══ Data in this exercise ══
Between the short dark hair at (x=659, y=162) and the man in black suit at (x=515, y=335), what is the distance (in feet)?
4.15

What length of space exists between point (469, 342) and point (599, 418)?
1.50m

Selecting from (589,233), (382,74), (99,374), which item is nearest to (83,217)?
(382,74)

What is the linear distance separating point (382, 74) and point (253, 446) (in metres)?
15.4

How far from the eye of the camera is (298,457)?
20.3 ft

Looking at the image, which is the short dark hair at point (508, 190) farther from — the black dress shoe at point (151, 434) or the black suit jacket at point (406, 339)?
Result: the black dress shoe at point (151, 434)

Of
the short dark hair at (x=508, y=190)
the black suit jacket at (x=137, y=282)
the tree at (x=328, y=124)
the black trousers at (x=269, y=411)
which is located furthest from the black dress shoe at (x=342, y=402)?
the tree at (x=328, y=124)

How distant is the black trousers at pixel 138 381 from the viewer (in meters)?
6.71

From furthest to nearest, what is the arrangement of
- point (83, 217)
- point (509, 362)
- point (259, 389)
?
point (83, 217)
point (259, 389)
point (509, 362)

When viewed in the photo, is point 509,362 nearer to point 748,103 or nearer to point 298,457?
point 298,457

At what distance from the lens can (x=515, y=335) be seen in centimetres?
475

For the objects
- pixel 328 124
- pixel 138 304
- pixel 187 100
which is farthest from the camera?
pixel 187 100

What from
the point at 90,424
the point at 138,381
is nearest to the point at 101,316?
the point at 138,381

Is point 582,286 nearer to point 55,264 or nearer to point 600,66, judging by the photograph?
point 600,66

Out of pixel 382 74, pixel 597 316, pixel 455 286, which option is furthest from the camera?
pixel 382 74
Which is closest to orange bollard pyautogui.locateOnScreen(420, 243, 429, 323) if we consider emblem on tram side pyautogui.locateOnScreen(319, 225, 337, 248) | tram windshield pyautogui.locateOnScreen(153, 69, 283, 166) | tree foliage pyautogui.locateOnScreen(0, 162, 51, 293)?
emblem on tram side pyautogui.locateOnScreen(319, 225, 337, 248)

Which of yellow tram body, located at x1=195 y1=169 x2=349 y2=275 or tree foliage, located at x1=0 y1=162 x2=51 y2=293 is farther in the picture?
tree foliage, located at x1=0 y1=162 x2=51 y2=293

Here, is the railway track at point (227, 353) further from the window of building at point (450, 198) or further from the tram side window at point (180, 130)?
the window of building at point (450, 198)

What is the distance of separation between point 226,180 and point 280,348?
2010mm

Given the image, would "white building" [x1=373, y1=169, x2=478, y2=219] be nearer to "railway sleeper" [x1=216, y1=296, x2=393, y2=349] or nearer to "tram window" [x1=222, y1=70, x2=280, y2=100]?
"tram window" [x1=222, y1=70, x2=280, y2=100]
═══
Description of the task -
Write out the lines of the material above without any change, starting at the line that contains "Looking at the" and stopping after the line that contains "Result: the black".

Complete answer -
Looking at the image, which is the short dark hair at point (508, 190) farther from — the black dress shoe at point (151, 434) or the black suit jacket at point (406, 339)?
Result: the black dress shoe at point (151, 434)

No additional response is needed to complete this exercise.